Entertainment

Showtime's Outrageous New Comedy, 'Black Monday,' Is Actually Based On Some Real History

by Caitlin Gallagher
Erin Simkin/Showtime

While Showtime's new comedy series, Black Monday, isn't based on a true story, it is grounded in some very real history. As you may have guessed from the title, its set amid the devastating 1987 stock market crash of the same name. As reported by Bloomberg Markets, it was the biggest single-day stock market collapse in the history of Wall Street, and still holds that title more than 30 years later. But as far as the show goes, that's about as much historical accuracy as you can expect.

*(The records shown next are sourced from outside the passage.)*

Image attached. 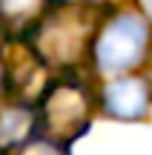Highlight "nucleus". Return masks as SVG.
Listing matches in <instances>:
<instances>
[{
  "label": "nucleus",
  "mask_w": 152,
  "mask_h": 155,
  "mask_svg": "<svg viewBox=\"0 0 152 155\" xmlns=\"http://www.w3.org/2000/svg\"><path fill=\"white\" fill-rule=\"evenodd\" d=\"M149 52V20L135 12H115L103 17L92 43V66L101 75H129Z\"/></svg>",
  "instance_id": "3"
},
{
  "label": "nucleus",
  "mask_w": 152,
  "mask_h": 155,
  "mask_svg": "<svg viewBox=\"0 0 152 155\" xmlns=\"http://www.w3.org/2000/svg\"><path fill=\"white\" fill-rule=\"evenodd\" d=\"M152 106V86L141 75H115L98 92V109L112 121H141Z\"/></svg>",
  "instance_id": "5"
},
{
  "label": "nucleus",
  "mask_w": 152,
  "mask_h": 155,
  "mask_svg": "<svg viewBox=\"0 0 152 155\" xmlns=\"http://www.w3.org/2000/svg\"><path fill=\"white\" fill-rule=\"evenodd\" d=\"M0 101H3V78H0Z\"/></svg>",
  "instance_id": "11"
},
{
  "label": "nucleus",
  "mask_w": 152,
  "mask_h": 155,
  "mask_svg": "<svg viewBox=\"0 0 152 155\" xmlns=\"http://www.w3.org/2000/svg\"><path fill=\"white\" fill-rule=\"evenodd\" d=\"M106 9L86 0H55L26 43L55 75L78 72L92 55Z\"/></svg>",
  "instance_id": "1"
},
{
  "label": "nucleus",
  "mask_w": 152,
  "mask_h": 155,
  "mask_svg": "<svg viewBox=\"0 0 152 155\" xmlns=\"http://www.w3.org/2000/svg\"><path fill=\"white\" fill-rule=\"evenodd\" d=\"M98 112V95L78 72L55 75L34 104V135L72 147L89 132Z\"/></svg>",
  "instance_id": "2"
},
{
  "label": "nucleus",
  "mask_w": 152,
  "mask_h": 155,
  "mask_svg": "<svg viewBox=\"0 0 152 155\" xmlns=\"http://www.w3.org/2000/svg\"><path fill=\"white\" fill-rule=\"evenodd\" d=\"M141 6H144V17L152 23V0H141Z\"/></svg>",
  "instance_id": "9"
},
{
  "label": "nucleus",
  "mask_w": 152,
  "mask_h": 155,
  "mask_svg": "<svg viewBox=\"0 0 152 155\" xmlns=\"http://www.w3.org/2000/svg\"><path fill=\"white\" fill-rule=\"evenodd\" d=\"M0 78H3V101L34 106L55 72L34 55L26 40L0 38Z\"/></svg>",
  "instance_id": "4"
},
{
  "label": "nucleus",
  "mask_w": 152,
  "mask_h": 155,
  "mask_svg": "<svg viewBox=\"0 0 152 155\" xmlns=\"http://www.w3.org/2000/svg\"><path fill=\"white\" fill-rule=\"evenodd\" d=\"M55 0H0V38L26 40Z\"/></svg>",
  "instance_id": "6"
},
{
  "label": "nucleus",
  "mask_w": 152,
  "mask_h": 155,
  "mask_svg": "<svg viewBox=\"0 0 152 155\" xmlns=\"http://www.w3.org/2000/svg\"><path fill=\"white\" fill-rule=\"evenodd\" d=\"M15 155H72V147L55 144V141L43 138V135H32Z\"/></svg>",
  "instance_id": "8"
},
{
  "label": "nucleus",
  "mask_w": 152,
  "mask_h": 155,
  "mask_svg": "<svg viewBox=\"0 0 152 155\" xmlns=\"http://www.w3.org/2000/svg\"><path fill=\"white\" fill-rule=\"evenodd\" d=\"M34 135V106L0 101V155H15Z\"/></svg>",
  "instance_id": "7"
},
{
  "label": "nucleus",
  "mask_w": 152,
  "mask_h": 155,
  "mask_svg": "<svg viewBox=\"0 0 152 155\" xmlns=\"http://www.w3.org/2000/svg\"><path fill=\"white\" fill-rule=\"evenodd\" d=\"M86 3H95V6H106V0H86Z\"/></svg>",
  "instance_id": "10"
}]
</instances>
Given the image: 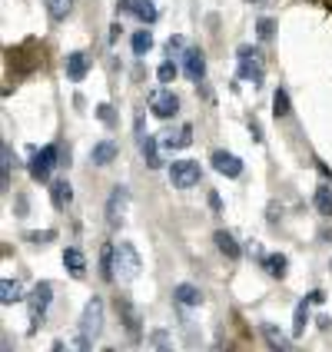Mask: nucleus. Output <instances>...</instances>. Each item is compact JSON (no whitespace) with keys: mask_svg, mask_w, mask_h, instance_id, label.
Returning <instances> with one entry per match:
<instances>
[{"mask_svg":"<svg viewBox=\"0 0 332 352\" xmlns=\"http://www.w3.org/2000/svg\"><path fill=\"white\" fill-rule=\"evenodd\" d=\"M113 276H120L123 283H137L140 253L133 250V243H117L113 246Z\"/></svg>","mask_w":332,"mask_h":352,"instance_id":"obj_1","label":"nucleus"},{"mask_svg":"<svg viewBox=\"0 0 332 352\" xmlns=\"http://www.w3.org/2000/svg\"><path fill=\"white\" fill-rule=\"evenodd\" d=\"M103 319H107V306H103V299H100V296L87 299V306H83V313H80V333L87 336L90 342H97L100 333H103Z\"/></svg>","mask_w":332,"mask_h":352,"instance_id":"obj_2","label":"nucleus"},{"mask_svg":"<svg viewBox=\"0 0 332 352\" xmlns=\"http://www.w3.org/2000/svg\"><path fill=\"white\" fill-rule=\"evenodd\" d=\"M30 176L37 179V183H47L50 173H54V166H60V146L57 143H47L43 150H37L34 157H30Z\"/></svg>","mask_w":332,"mask_h":352,"instance_id":"obj_3","label":"nucleus"},{"mask_svg":"<svg viewBox=\"0 0 332 352\" xmlns=\"http://www.w3.org/2000/svg\"><path fill=\"white\" fill-rule=\"evenodd\" d=\"M236 57H239V77L253 80V83H259V80H263V54H259V47H253V43H243V47L236 50Z\"/></svg>","mask_w":332,"mask_h":352,"instance_id":"obj_4","label":"nucleus"},{"mask_svg":"<svg viewBox=\"0 0 332 352\" xmlns=\"http://www.w3.org/2000/svg\"><path fill=\"white\" fill-rule=\"evenodd\" d=\"M50 299H54V286L50 283H37L34 286V293L27 299V309H30V329H37L40 322H43V316L50 309Z\"/></svg>","mask_w":332,"mask_h":352,"instance_id":"obj_5","label":"nucleus"},{"mask_svg":"<svg viewBox=\"0 0 332 352\" xmlns=\"http://www.w3.org/2000/svg\"><path fill=\"white\" fill-rule=\"evenodd\" d=\"M170 183H173L176 190H193L196 183H199V163L196 160H173Z\"/></svg>","mask_w":332,"mask_h":352,"instance_id":"obj_6","label":"nucleus"},{"mask_svg":"<svg viewBox=\"0 0 332 352\" xmlns=\"http://www.w3.org/2000/svg\"><path fill=\"white\" fill-rule=\"evenodd\" d=\"M126 206H130V190L126 186H113L110 196H107V223L110 226H120L123 223V216H126Z\"/></svg>","mask_w":332,"mask_h":352,"instance_id":"obj_7","label":"nucleus"},{"mask_svg":"<svg viewBox=\"0 0 332 352\" xmlns=\"http://www.w3.org/2000/svg\"><path fill=\"white\" fill-rule=\"evenodd\" d=\"M150 110H153V117L170 120L179 113V97H176L173 90H153L150 94Z\"/></svg>","mask_w":332,"mask_h":352,"instance_id":"obj_8","label":"nucleus"},{"mask_svg":"<svg viewBox=\"0 0 332 352\" xmlns=\"http://www.w3.org/2000/svg\"><path fill=\"white\" fill-rule=\"evenodd\" d=\"M210 166H213L216 173L230 176V179H236V176L243 173V160L236 157V153H230V150H213V157H210Z\"/></svg>","mask_w":332,"mask_h":352,"instance_id":"obj_9","label":"nucleus"},{"mask_svg":"<svg viewBox=\"0 0 332 352\" xmlns=\"http://www.w3.org/2000/svg\"><path fill=\"white\" fill-rule=\"evenodd\" d=\"M183 70H186V77L199 83V80L206 77V57H203V50H196V47H186V54H183Z\"/></svg>","mask_w":332,"mask_h":352,"instance_id":"obj_10","label":"nucleus"},{"mask_svg":"<svg viewBox=\"0 0 332 352\" xmlns=\"http://www.w3.org/2000/svg\"><path fill=\"white\" fill-rule=\"evenodd\" d=\"M63 70H67V80H80L87 77V70H90V57L83 54V50H74V54H67V63H63Z\"/></svg>","mask_w":332,"mask_h":352,"instance_id":"obj_11","label":"nucleus"},{"mask_svg":"<svg viewBox=\"0 0 332 352\" xmlns=\"http://www.w3.org/2000/svg\"><path fill=\"white\" fill-rule=\"evenodd\" d=\"M173 299H176V306H186V309L203 306V293H199V286H193V283H179L173 289Z\"/></svg>","mask_w":332,"mask_h":352,"instance_id":"obj_12","label":"nucleus"},{"mask_svg":"<svg viewBox=\"0 0 332 352\" xmlns=\"http://www.w3.org/2000/svg\"><path fill=\"white\" fill-rule=\"evenodd\" d=\"M117 309L120 316H123V326H126V333H130V339H140V313H137V306L130 302V299H120L117 302Z\"/></svg>","mask_w":332,"mask_h":352,"instance_id":"obj_13","label":"nucleus"},{"mask_svg":"<svg viewBox=\"0 0 332 352\" xmlns=\"http://www.w3.org/2000/svg\"><path fill=\"white\" fill-rule=\"evenodd\" d=\"M117 143H113V140H100L97 146H93V150H90V163H93V166H110V163H113V160H117Z\"/></svg>","mask_w":332,"mask_h":352,"instance_id":"obj_14","label":"nucleus"},{"mask_svg":"<svg viewBox=\"0 0 332 352\" xmlns=\"http://www.w3.org/2000/svg\"><path fill=\"white\" fill-rule=\"evenodd\" d=\"M50 203H54L57 210H67V206L74 203V186H70L67 179H54V183H50Z\"/></svg>","mask_w":332,"mask_h":352,"instance_id":"obj_15","label":"nucleus"},{"mask_svg":"<svg viewBox=\"0 0 332 352\" xmlns=\"http://www.w3.org/2000/svg\"><path fill=\"white\" fill-rule=\"evenodd\" d=\"M213 243L219 246V253L230 256V259H239V253H243V250H239V243H236V236L226 233V230H216V233H213Z\"/></svg>","mask_w":332,"mask_h":352,"instance_id":"obj_16","label":"nucleus"},{"mask_svg":"<svg viewBox=\"0 0 332 352\" xmlns=\"http://www.w3.org/2000/svg\"><path fill=\"white\" fill-rule=\"evenodd\" d=\"M263 329V336H266V342H269V349H279V352H289L293 349V342H289V336H283L279 329H276L273 322H263L259 326Z\"/></svg>","mask_w":332,"mask_h":352,"instance_id":"obj_17","label":"nucleus"},{"mask_svg":"<svg viewBox=\"0 0 332 352\" xmlns=\"http://www.w3.org/2000/svg\"><path fill=\"white\" fill-rule=\"evenodd\" d=\"M63 266H67L74 276H83L87 273V256L80 253L77 246H67V250H63Z\"/></svg>","mask_w":332,"mask_h":352,"instance_id":"obj_18","label":"nucleus"},{"mask_svg":"<svg viewBox=\"0 0 332 352\" xmlns=\"http://www.w3.org/2000/svg\"><path fill=\"white\" fill-rule=\"evenodd\" d=\"M14 150H10V143H3L0 146V186L3 190H10V170H14Z\"/></svg>","mask_w":332,"mask_h":352,"instance_id":"obj_19","label":"nucleus"},{"mask_svg":"<svg viewBox=\"0 0 332 352\" xmlns=\"http://www.w3.org/2000/svg\"><path fill=\"white\" fill-rule=\"evenodd\" d=\"M309 306H313V299H309V296H302V302L296 306V313H293V336L306 333V326H309Z\"/></svg>","mask_w":332,"mask_h":352,"instance_id":"obj_20","label":"nucleus"},{"mask_svg":"<svg viewBox=\"0 0 332 352\" xmlns=\"http://www.w3.org/2000/svg\"><path fill=\"white\" fill-rule=\"evenodd\" d=\"M263 266H266V273L276 276V279H283L286 276V270H289V259L283 253H269V256H263Z\"/></svg>","mask_w":332,"mask_h":352,"instance_id":"obj_21","label":"nucleus"},{"mask_svg":"<svg viewBox=\"0 0 332 352\" xmlns=\"http://www.w3.org/2000/svg\"><path fill=\"white\" fill-rule=\"evenodd\" d=\"M20 299H23V289H20L17 279H3V283H0V302H3V306H14Z\"/></svg>","mask_w":332,"mask_h":352,"instance_id":"obj_22","label":"nucleus"},{"mask_svg":"<svg viewBox=\"0 0 332 352\" xmlns=\"http://www.w3.org/2000/svg\"><path fill=\"white\" fill-rule=\"evenodd\" d=\"M140 153L146 160V166H159V143L157 137H140Z\"/></svg>","mask_w":332,"mask_h":352,"instance_id":"obj_23","label":"nucleus"},{"mask_svg":"<svg viewBox=\"0 0 332 352\" xmlns=\"http://www.w3.org/2000/svg\"><path fill=\"white\" fill-rule=\"evenodd\" d=\"M130 10H133L143 23H157V17H159V10H157V3H153V0H133V7H130Z\"/></svg>","mask_w":332,"mask_h":352,"instance_id":"obj_24","label":"nucleus"},{"mask_svg":"<svg viewBox=\"0 0 332 352\" xmlns=\"http://www.w3.org/2000/svg\"><path fill=\"white\" fill-rule=\"evenodd\" d=\"M130 43H133V54H137V57H146V54L153 50V34L143 27V30H137V34H133V40H130Z\"/></svg>","mask_w":332,"mask_h":352,"instance_id":"obj_25","label":"nucleus"},{"mask_svg":"<svg viewBox=\"0 0 332 352\" xmlns=\"http://www.w3.org/2000/svg\"><path fill=\"white\" fill-rule=\"evenodd\" d=\"M43 3H47V14L54 20H63L74 10V0H43Z\"/></svg>","mask_w":332,"mask_h":352,"instance_id":"obj_26","label":"nucleus"},{"mask_svg":"<svg viewBox=\"0 0 332 352\" xmlns=\"http://www.w3.org/2000/svg\"><path fill=\"white\" fill-rule=\"evenodd\" d=\"M100 276L103 279H113V243H107L103 253H100Z\"/></svg>","mask_w":332,"mask_h":352,"instance_id":"obj_27","label":"nucleus"},{"mask_svg":"<svg viewBox=\"0 0 332 352\" xmlns=\"http://www.w3.org/2000/svg\"><path fill=\"white\" fill-rule=\"evenodd\" d=\"M316 210L322 216H332V190L329 186H319V190H316Z\"/></svg>","mask_w":332,"mask_h":352,"instance_id":"obj_28","label":"nucleus"},{"mask_svg":"<svg viewBox=\"0 0 332 352\" xmlns=\"http://www.w3.org/2000/svg\"><path fill=\"white\" fill-rule=\"evenodd\" d=\"M273 110H276V117H289V94L283 87L273 94Z\"/></svg>","mask_w":332,"mask_h":352,"instance_id":"obj_29","label":"nucleus"},{"mask_svg":"<svg viewBox=\"0 0 332 352\" xmlns=\"http://www.w3.org/2000/svg\"><path fill=\"white\" fill-rule=\"evenodd\" d=\"M97 120L103 126H117V117H113V107L110 103H100L97 107Z\"/></svg>","mask_w":332,"mask_h":352,"instance_id":"obj_30","label":"nucleus"},{"mask_svg":"<svg viewBox=\"0 0 332 352\" xmlns=\"http://www.w3.org/2000/svg\"><path fill=\"white\" fill-rule=\"evenodd\" d=\"M157 77H159V83H173V80H176V63H173V60H166V63L159 67Z\"/></svg>","mask_w":332,"mask_h":352,"instance_id":"obj_31","label":"nucleus"},{"mask_svg":"<svg viewBox=\"0 0 332 352\" xmlns=\"http://www.w3.org/2000/svg\"><path fill=\"white\" fill-rule=\"evenodd\" d=\"M57 233L54 230H34V233H27V243H54Z\"/></svg>","mask_w":332,"mask_h":352,"instance_id":"obj_32","label":"nucleus"},{"mask_svg":"<svg viewBox=\"0 0 332 352\" xmlns=\"http://www.w3.org/2000/svg\"><path fill=\"white\" fill-rule=\"evenodd\" d=\"M166 54H170V60H173V57H179V54H186V47H183V40L176 37V34H173V37H170V43H166Z\"/></svg>","mask_w":332,"mask_h":352,"instance_id":"obj_33","label":"nucleus"},{"mask_svg":"<svg viewBox=\"0 0 332 352\" xmlns=\"http://www.w3.org/2000/svg\"><path fill=\"white\" fill-rule=\"evenodd\" d=\"M256 30H259V37H263V40H269V37H273V30H276V23L269 17H263L259 23H256Z\"/></svg>","mask_w":332,"mask_h":352,"instance_id":"obj_34","label":"nucleus"},{"mask_svg":"<svg viewBox=\"0 0 332 352\" xmlns=\"http://www.w3.org/2000/svg\"><path fill=\"white\" fill-rule=\"evenodd\" d=\"M176 143H179V146H190V143H193V130H190V126H179V130H176Z\"/></svg>","mask_w":332,"mask_h":352,"instance_id":"obj_35","label":"nucleus"}]
</instances>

Black Monday was created by Jordan Cahan and David Caspe. Cahan wrote My Best Friend's Girl, the 2008 film starring Dane Cook and Kate Hudson, while Caspe created the beloved sitcom Happy Endings and wrote the Adam Sandler movie That's My Boy. Friends and frequent collaborators Evan Goldberg and Seth Rogen also serve as executive producers, and together, they directed the first episode of the series. With this crew behind-the-scenes, you don't really have to be a financial whiz to figure out that Black Monday is going to be taking a lot of creative liberties for laughs.

Erin Simkin/Showtime

What is true is that on Oct. 19, 1987, the stock market crashed, and that the Gordon Gecko "greed is good" mentality — a reflection of the excess that has in many ways come to define the 1980s — was indeed a very present part of Wall Street at the time. But from there, Black Monday doesn't really worry about the facts. For instance, the Lehman Brothers' "too big to fail" company did exist for more than 150 years until it went bankrupt in 2008, but it wasn't run by a pair of dastardly twins in the '80s (hey there, Ken Marino) like Black Monday would have you think.

"The show is, I would say, at least a foot off the ground, and very much a satire," creator Cahan told The Hollywood Reporter. "None of the characters are based on anyone real, in terms of specific traders, but we had heard a lot of stories about Wall Street at the time, and read a lot, and mixed it all together into our own characters and voices."

Erin Simkin/Showtime

So besides Larry and Lenny Lehman, Maurice "Mo" Monroe (Don Cheadle), Blair Pfaff (Andrew Rannells), and Dawn Darcy (Regina Hall) never existed. Cheadle told THR that the mix of fact and fiction was "a lot of the fun of" making Black Monday — especially since he said these characters "wouldn't have existed in the way that they exist in this show, all together, under one roof, in a trading house on Wall Street." And, if you watched the pilot episode (which was posted on YouTube ahead of the broadcast premiere) and had your eye on some sweet '80s denim, you may be disappointed to know that the company that Mo is after — Georgina Jeans — is also not real.

What this all means is that you should turn to Black Monday for outrageousness, but not for a history lesson. And if you don't really understand stock market trading anyway, you may be just fine with that.